• **Text provided**
In my personal, provocative-but-not-so-clever opinion, the greatest value of Bible software is how easy it makes it to compare and contrast Bible translations in multiple languages. That’s why I’m so utterly sold on the Multiview Resources feature in Logos Now, and why I use it all day every day, dedicating an entire external monitor to it. In a glance I can compare the Bible translations I find most useful.

multiview resources

Take heart, you who don’t read Greek and Hebrew. Reading the original languages is incredibly valuable, but you can mimic that skill and get much of the same value by comparing Bible translations in languages you can read. Had a little Spanish? Trot out your Reina Valera. French? Louis Segond. Urdu? Well, more power to you.

You have to be really sold on the value of a text to buy and read and repeatedly use different translations of that text. For Dante’s Divine Comedy, give me what is generally regarded as the “best” translation. I’ll probably be impatient with questions like “best for what?” I just don’t care enough. But we’re talking about the Bible here. God’s words. God’s words. We are privileged to have many good translations of those words, all of which—especially when you do use them all—are helpful for knowing what they mean.

The Best Bible Translations

OLSHA members, let’s end Bible translation tribalism. The consensus of evangelical people who know Greek and Hebrew and believe in the inspiration and absolute truthfulness of Scripture is that the following translations are useful, and nothing to be afraid of (as long as you have a basic sense of which ones are more “literal” and which ones are more “interpretive”). Make sure you own and use these in Logos:

The cheapest way to get these translations is to buy a base package. The Starter base package has most of them.

I also use older translations like the KJV and Tyndale, because I have access through my alma mater to the (very expensive) Oxford English Dictionary and can decode archaic vocabulary as necessary (this is another post for another day). I also use Spanish, French, Italian, German, and other translations occasionally, when I’m really intent on finding out what the democracy of translators has “voted.” I will also happily check Catholic versions such as the NAB and NJB; mainline Protestant translations such as the NRSV (honorable mention: RSV) and CEB.  I occasionally feel that I see Catholic or mainline bias coming through in those versions, but not often. And evangelical bias fills my bulleted list—I just happen to share that bias.

I also check the Vulgate and Septuagint frequently—and I am leaving out quite a number of other English translations that deserve honorable mention. But they won’t get it today.

An Encouragement

I don’t want to give anyone an excuse not to learn Greek or Hebrew. If you are called to any kind of Bible-teaching ministry and you have the opportunity to study these languages, you most definitely ought to.

I do, however, want to encourage people who aren’t called to that kind of ministry or haven’t had that chance to study the original languages of Scripture. I won’t make you promise anything, but I do want to provoke you to love and good works. You don’t have to be clever. Just make it a regular habit to use multiple translations of the Bible.

Our free Bible study training course is a great way to take the next step in your Bible study. Written and led by the Logos Pros, this course will give you essential Bible study skills to help you draw more insight from your study. Sign up below, or learn more about this free training!








mark ward
Mark L. Ward, Jr. received his PhD from Bob Jones University in 2012; he now serves the church as a Logos Pro. He is the author of multiple high school Bible textbooks, including Biblical Worldview: Creation, Fall, Redemption.

Comments

  1. Great article, the one comment I might add in defence of our lonely 3rd century Greek is that he is closer to the world-view/culture of the original text and it’s meaning/application. We need help to discover/understand the cultural aspect in which the original intent is to be interpreted. Again Logos offers various tools to help in this :)

• **Problem set**
(a) From the article on Bible translations, reproduce everything from "An Encouragement" down to "definitely ought to.".
(b) According to the article on Bible translations, which base package has most of the recommended translations?

• **Provided data**

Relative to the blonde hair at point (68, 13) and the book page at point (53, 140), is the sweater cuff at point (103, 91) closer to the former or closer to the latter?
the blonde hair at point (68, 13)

• **Worked answers**
(a)
An Encouragement

I don’t want to give anyone an excuse not to learn Greek or Hebrew. If you are called to any kind of Bible-teaching ministry and you have the opportunity to study these languages, you most definitely ought to.

(b) The Starter base package.